■ **SOURCE TEXT**:

⁂

[PD] Choices of IPC when using fast-forward

Charles Z Henry czhenry at gmail.com
Wed Mar 16 22:00:41 CET 2022


mid-March 2022: I'm finally getting back to normal and returning to
projects I was working on before the pandemic.  2 years of shifting
priorities... ya know

The project I was working towards is doing long-length
cross-covariance and deconvolution calculations in a "fast-forward" pd
instance and then passing the results back to a real-time process,
with minimal risk to real-time

A pd process that is running in fast forward does not poll and so does
not listen for connections of some kinds.  When fast forward is turned
off by the patch, it starts using the regular scheduler and starts
listening again.

At the time, 2 years ago, I had gotten this kind of behavior from
batch mode and communication through shmem and some signal handlers
(raisestop, sigcont).  With [ggee/shell] to start/stop the processes
and send sigcont, it rounded out an (linux-specific, and very kludgey)
solution.  A batch mode process could wake up, read some shmem ID's
and be told what to do, transfer data in, do some calculations, write
the output to other shmem ID's, and then sleep again.  To make the
programming a bit easier to read, it was also possible to send lists
using FUDI over shmem.

⁂

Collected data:

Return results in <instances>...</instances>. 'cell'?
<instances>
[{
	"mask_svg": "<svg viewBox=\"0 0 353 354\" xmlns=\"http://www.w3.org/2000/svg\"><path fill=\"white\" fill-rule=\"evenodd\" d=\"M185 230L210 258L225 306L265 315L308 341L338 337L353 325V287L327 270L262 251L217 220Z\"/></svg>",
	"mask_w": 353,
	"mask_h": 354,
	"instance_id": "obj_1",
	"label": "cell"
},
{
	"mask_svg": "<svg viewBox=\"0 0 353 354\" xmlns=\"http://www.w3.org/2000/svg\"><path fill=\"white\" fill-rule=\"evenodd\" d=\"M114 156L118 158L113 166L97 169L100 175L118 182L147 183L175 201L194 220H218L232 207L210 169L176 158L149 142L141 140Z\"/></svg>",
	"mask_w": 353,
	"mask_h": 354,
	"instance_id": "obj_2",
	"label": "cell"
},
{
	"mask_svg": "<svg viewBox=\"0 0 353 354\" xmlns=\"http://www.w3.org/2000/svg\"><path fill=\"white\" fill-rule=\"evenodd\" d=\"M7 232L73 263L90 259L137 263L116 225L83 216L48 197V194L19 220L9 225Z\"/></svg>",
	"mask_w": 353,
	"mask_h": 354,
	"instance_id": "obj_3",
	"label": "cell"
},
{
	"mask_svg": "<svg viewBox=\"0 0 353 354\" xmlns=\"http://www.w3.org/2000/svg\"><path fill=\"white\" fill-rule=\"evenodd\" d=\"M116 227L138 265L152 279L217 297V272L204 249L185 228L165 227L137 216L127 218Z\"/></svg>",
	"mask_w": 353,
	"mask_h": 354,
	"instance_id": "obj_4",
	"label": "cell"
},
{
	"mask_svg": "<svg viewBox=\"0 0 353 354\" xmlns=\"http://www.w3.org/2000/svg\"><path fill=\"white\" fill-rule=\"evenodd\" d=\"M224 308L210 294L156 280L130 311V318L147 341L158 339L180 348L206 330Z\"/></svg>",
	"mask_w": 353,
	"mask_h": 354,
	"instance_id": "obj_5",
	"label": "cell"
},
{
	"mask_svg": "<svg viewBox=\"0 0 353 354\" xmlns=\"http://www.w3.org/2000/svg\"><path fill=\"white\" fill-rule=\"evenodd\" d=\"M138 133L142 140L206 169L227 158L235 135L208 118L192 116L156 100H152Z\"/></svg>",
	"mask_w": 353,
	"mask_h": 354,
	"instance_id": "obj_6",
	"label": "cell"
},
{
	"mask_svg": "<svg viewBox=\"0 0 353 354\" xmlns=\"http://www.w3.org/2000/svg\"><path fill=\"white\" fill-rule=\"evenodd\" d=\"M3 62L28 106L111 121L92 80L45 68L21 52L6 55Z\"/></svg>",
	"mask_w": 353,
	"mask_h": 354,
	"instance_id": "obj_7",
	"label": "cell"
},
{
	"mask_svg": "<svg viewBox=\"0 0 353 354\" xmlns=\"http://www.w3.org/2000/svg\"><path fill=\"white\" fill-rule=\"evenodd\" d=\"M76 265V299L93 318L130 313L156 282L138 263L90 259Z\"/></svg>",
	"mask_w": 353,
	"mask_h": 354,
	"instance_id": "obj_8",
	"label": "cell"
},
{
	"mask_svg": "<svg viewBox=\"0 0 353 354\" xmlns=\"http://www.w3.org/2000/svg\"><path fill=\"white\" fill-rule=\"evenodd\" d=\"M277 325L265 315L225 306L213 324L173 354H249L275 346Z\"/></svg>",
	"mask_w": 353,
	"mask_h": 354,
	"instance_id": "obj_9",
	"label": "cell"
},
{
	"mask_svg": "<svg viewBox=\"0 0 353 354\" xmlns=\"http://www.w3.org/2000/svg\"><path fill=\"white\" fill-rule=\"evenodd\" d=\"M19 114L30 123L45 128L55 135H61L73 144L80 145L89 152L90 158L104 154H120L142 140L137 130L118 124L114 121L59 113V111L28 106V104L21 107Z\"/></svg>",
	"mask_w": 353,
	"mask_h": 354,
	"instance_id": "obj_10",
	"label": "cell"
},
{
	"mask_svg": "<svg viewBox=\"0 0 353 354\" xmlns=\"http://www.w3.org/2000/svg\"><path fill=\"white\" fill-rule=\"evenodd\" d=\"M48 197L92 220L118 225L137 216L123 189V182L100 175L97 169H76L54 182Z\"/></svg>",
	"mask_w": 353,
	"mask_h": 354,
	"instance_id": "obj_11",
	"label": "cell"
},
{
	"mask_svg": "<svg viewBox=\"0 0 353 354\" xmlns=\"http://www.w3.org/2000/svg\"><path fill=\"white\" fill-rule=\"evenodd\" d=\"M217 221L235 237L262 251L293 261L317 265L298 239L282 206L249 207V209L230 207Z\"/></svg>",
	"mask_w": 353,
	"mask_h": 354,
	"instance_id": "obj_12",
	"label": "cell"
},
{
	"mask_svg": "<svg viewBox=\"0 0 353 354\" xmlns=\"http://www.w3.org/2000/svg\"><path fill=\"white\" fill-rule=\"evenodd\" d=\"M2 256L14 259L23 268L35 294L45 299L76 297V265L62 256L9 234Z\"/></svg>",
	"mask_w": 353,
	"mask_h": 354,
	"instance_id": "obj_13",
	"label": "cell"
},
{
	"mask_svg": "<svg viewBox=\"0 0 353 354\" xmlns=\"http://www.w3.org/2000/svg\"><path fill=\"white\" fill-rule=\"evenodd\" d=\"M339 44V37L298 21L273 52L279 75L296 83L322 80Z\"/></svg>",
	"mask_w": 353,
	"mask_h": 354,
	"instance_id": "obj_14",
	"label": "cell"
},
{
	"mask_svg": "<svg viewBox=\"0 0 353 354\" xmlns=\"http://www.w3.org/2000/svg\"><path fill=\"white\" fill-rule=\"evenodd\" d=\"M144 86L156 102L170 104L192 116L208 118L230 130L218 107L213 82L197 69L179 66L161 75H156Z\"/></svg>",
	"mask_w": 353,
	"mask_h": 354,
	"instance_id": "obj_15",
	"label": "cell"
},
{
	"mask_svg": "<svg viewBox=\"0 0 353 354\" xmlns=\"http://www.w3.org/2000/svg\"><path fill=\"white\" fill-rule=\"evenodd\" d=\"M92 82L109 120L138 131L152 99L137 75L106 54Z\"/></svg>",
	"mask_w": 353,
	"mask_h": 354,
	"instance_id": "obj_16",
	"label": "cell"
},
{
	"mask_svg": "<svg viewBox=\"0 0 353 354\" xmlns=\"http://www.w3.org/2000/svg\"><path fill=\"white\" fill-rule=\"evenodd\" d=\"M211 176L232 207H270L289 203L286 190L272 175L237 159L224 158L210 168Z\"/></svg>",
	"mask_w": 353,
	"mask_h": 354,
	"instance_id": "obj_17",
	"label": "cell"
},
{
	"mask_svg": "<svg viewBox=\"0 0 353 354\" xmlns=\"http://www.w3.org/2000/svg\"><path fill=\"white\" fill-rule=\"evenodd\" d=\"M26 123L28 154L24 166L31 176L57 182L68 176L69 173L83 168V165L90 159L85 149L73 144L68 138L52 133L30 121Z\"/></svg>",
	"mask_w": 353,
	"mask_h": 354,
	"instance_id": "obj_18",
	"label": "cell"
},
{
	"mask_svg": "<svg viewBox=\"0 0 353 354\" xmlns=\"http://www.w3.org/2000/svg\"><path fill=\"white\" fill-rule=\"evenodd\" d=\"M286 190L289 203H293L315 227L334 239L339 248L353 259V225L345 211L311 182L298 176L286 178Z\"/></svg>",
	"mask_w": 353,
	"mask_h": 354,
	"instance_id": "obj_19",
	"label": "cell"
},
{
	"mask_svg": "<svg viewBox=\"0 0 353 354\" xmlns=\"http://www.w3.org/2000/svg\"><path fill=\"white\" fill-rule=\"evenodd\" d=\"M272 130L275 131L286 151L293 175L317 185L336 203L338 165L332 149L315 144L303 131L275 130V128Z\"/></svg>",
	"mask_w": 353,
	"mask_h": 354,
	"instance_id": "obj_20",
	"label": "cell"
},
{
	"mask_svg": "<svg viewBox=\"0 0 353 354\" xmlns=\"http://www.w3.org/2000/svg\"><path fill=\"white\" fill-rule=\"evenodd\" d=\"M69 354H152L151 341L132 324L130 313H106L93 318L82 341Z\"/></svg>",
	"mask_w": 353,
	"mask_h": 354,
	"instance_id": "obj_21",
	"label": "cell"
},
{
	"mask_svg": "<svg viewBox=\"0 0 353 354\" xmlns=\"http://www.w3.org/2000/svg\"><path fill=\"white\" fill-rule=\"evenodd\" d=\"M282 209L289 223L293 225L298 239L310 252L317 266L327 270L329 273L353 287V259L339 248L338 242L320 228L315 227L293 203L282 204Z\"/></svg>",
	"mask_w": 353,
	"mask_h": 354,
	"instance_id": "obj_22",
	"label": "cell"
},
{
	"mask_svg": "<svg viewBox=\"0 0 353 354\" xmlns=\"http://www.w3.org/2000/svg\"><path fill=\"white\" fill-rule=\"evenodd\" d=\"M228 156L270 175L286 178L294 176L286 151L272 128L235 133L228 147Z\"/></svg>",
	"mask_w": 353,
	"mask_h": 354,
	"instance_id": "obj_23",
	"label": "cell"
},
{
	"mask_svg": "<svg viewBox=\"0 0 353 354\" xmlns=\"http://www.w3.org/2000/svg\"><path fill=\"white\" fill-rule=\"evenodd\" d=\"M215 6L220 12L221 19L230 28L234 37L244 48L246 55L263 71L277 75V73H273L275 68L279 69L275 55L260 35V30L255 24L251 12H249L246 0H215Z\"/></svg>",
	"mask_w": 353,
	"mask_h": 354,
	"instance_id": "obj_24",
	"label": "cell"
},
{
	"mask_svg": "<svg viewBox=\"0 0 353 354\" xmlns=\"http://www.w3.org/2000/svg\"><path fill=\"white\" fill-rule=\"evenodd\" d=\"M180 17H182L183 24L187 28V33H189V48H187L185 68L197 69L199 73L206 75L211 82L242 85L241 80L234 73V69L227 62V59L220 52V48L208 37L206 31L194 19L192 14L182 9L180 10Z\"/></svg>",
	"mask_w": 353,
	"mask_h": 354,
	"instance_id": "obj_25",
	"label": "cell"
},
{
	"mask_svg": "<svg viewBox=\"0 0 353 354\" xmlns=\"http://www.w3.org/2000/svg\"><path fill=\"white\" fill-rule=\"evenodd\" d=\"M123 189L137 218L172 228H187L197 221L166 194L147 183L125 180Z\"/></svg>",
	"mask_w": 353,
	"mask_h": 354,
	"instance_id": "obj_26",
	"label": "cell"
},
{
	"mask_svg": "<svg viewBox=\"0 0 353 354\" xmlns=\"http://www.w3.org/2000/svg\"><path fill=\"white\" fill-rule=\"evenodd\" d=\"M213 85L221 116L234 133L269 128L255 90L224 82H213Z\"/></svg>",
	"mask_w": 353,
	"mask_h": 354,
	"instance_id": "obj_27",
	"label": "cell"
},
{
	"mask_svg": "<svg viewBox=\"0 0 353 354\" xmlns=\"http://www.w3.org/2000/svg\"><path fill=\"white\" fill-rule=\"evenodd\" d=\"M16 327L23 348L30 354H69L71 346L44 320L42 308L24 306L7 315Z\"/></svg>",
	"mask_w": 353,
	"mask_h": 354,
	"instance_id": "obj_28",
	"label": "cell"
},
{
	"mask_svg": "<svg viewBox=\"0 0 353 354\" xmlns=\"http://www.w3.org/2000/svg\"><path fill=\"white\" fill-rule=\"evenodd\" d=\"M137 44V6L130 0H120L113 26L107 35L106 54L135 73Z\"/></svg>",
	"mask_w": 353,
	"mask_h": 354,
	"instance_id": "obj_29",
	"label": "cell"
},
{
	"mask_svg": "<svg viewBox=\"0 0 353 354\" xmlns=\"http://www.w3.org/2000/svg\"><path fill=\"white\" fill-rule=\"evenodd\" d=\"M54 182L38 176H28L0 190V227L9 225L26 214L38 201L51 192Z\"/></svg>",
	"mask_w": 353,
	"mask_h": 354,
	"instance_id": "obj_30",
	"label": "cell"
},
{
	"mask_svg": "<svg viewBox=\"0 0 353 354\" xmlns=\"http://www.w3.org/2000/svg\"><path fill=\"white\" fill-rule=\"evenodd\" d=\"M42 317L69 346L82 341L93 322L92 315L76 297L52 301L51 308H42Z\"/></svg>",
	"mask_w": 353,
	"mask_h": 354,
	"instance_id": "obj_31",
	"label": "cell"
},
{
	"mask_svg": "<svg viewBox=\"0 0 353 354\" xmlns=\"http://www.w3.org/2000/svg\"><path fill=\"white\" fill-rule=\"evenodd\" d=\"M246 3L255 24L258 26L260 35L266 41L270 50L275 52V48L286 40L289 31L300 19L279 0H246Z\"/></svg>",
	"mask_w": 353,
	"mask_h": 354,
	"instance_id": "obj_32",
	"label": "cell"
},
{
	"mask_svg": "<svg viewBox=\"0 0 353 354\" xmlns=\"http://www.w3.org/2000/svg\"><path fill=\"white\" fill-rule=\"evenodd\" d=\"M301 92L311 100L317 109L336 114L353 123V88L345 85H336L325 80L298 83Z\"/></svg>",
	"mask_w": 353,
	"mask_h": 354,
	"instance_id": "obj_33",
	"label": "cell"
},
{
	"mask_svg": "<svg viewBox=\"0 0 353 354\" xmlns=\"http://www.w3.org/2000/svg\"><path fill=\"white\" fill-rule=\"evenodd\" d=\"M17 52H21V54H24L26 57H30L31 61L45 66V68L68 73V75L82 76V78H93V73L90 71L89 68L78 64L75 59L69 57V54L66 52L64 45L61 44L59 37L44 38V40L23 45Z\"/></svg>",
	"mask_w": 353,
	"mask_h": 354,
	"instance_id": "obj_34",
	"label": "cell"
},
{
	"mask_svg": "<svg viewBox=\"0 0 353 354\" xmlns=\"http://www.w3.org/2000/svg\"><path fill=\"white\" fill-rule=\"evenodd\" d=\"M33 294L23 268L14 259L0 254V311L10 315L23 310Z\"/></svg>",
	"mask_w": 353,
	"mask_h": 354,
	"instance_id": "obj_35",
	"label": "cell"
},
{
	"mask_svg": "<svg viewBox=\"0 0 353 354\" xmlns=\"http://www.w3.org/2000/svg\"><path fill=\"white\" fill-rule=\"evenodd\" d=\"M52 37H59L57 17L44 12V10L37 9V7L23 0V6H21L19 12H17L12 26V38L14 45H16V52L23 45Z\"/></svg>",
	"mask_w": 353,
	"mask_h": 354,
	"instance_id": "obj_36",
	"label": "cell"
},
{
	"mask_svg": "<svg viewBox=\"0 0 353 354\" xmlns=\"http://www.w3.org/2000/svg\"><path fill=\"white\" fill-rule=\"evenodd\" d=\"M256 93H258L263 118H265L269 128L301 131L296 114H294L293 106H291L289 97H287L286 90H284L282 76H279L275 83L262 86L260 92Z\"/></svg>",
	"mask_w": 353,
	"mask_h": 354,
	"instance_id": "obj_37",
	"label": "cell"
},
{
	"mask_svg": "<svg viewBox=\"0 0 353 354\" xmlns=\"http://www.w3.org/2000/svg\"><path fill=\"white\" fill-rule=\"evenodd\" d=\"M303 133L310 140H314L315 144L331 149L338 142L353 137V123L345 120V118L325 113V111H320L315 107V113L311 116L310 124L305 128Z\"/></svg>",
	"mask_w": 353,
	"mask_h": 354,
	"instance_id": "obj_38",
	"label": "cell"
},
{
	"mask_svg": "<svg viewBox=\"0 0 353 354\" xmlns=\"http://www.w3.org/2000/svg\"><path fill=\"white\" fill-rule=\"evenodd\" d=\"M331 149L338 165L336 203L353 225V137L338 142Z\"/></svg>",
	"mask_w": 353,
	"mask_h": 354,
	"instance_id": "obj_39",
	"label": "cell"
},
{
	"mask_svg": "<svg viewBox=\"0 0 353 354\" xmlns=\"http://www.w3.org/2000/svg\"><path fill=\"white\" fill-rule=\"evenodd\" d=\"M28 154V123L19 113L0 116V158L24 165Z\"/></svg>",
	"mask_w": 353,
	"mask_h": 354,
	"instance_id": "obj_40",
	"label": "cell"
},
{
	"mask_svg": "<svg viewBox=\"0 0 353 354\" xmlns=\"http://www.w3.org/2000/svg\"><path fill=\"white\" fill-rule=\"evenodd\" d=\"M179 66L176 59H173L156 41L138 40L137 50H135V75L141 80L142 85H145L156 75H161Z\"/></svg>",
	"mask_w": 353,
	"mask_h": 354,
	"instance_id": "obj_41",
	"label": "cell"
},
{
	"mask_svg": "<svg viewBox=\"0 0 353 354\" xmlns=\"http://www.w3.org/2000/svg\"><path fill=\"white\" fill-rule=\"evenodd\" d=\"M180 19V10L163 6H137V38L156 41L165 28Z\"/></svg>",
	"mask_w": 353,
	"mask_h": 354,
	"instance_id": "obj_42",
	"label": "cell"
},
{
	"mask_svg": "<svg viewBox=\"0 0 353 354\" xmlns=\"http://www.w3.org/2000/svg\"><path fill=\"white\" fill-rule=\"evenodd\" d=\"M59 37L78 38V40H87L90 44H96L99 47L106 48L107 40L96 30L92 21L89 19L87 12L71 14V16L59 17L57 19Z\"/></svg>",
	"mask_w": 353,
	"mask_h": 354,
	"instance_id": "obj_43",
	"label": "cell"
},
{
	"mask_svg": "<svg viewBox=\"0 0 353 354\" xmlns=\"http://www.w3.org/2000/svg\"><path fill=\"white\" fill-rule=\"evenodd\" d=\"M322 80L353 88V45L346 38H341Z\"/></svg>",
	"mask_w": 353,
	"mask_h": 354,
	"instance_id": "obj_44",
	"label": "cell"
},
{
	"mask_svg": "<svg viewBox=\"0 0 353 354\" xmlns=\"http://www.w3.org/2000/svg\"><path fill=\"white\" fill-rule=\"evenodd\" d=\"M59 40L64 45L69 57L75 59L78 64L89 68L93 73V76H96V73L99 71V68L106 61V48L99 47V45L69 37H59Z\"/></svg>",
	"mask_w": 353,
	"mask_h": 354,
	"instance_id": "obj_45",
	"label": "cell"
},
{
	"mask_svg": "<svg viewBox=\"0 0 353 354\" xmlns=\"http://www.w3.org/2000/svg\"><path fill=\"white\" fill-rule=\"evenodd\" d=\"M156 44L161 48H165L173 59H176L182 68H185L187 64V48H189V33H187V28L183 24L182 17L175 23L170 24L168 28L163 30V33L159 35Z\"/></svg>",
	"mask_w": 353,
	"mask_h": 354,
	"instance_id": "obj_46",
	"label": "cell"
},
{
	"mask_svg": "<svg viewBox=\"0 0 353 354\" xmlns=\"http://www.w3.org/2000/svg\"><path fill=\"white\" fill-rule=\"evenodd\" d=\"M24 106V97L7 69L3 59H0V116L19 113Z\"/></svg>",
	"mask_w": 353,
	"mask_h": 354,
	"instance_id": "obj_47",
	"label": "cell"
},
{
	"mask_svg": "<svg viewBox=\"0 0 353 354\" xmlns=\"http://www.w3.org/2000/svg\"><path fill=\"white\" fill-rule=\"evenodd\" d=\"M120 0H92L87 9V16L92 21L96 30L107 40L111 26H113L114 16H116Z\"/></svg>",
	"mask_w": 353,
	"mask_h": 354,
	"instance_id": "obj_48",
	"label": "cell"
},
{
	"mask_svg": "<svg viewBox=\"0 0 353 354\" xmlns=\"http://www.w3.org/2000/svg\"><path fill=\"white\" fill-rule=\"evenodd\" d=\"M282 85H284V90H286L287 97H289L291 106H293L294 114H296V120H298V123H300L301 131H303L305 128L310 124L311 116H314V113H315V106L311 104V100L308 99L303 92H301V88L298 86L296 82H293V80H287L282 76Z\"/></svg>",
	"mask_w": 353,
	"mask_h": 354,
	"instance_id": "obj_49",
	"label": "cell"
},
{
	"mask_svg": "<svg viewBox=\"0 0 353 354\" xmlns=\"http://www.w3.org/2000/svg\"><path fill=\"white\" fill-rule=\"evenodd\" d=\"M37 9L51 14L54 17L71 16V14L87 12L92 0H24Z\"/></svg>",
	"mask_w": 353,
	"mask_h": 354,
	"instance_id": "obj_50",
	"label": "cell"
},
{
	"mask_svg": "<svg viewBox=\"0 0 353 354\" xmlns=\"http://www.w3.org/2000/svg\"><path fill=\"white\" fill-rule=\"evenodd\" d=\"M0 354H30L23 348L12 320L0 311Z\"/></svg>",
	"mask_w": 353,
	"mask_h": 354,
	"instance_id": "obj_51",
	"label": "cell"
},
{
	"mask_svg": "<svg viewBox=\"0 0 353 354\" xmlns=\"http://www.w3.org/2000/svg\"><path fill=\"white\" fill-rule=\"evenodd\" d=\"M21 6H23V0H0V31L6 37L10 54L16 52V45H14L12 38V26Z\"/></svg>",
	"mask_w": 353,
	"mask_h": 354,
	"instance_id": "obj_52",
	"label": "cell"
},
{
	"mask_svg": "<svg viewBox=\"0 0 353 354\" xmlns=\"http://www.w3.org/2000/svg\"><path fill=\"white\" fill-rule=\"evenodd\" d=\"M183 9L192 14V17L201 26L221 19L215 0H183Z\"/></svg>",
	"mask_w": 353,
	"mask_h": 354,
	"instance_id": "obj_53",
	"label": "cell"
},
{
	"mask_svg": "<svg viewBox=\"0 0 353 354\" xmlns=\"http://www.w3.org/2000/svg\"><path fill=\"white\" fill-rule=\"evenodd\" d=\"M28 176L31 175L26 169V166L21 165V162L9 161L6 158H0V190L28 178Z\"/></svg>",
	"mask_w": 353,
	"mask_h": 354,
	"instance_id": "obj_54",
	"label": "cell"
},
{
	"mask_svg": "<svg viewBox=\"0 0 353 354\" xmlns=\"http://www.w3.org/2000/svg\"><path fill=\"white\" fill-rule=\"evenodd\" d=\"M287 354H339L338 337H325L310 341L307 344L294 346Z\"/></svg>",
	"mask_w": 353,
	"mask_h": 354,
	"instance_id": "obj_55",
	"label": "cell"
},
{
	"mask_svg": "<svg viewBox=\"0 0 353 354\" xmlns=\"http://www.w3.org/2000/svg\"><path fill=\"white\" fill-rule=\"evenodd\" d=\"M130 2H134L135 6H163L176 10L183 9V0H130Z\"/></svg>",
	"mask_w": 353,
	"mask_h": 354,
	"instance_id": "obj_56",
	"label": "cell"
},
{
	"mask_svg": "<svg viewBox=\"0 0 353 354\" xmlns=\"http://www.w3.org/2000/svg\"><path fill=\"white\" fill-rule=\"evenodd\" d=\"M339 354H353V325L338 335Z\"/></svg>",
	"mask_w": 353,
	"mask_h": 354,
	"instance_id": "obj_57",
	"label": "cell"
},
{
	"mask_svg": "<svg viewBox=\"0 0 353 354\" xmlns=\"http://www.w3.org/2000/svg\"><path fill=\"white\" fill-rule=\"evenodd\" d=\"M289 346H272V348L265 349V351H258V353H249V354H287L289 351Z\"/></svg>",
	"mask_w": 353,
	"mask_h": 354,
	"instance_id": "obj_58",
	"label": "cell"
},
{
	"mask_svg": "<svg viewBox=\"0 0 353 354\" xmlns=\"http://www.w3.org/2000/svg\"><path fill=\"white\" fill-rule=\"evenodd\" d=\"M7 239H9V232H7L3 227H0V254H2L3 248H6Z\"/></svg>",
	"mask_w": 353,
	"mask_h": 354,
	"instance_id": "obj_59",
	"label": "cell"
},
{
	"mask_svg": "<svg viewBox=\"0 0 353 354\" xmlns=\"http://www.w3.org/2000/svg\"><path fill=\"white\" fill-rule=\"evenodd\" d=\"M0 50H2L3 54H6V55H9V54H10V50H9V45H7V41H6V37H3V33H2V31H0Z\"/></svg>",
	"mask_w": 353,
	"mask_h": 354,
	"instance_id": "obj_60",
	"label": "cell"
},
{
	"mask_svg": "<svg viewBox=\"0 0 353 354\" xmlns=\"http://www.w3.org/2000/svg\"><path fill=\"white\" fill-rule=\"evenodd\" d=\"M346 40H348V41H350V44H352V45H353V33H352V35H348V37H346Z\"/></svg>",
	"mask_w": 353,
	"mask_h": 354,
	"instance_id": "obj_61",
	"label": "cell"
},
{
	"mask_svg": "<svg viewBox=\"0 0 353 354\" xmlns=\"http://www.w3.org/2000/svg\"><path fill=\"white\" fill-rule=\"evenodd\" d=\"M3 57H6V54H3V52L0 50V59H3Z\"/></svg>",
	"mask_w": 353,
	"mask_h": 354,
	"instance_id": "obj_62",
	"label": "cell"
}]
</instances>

⁂

■ **WHAT YOU NEED TO DO**:
(1) In the post about IPC choices with fast-forward, which signal handlers did the writer use two years ago?
(2) Return everything in the fast-forward IPC post from "At the time, 2" down to "and very kludgey)".
Rely only on the text when answering.

■ **RESPONSES**:
(1) Raisestop and sigcont.

(2)
At the time, 2 years ago, I had gotten this kind of behavior from
batch mode and communication through shmem and some signal handlers
(raisestop, sigcont).  With [ggee/shell] to start/stop the processes
and send sigcont, it rounded out an (linux-specific, and very kludgey)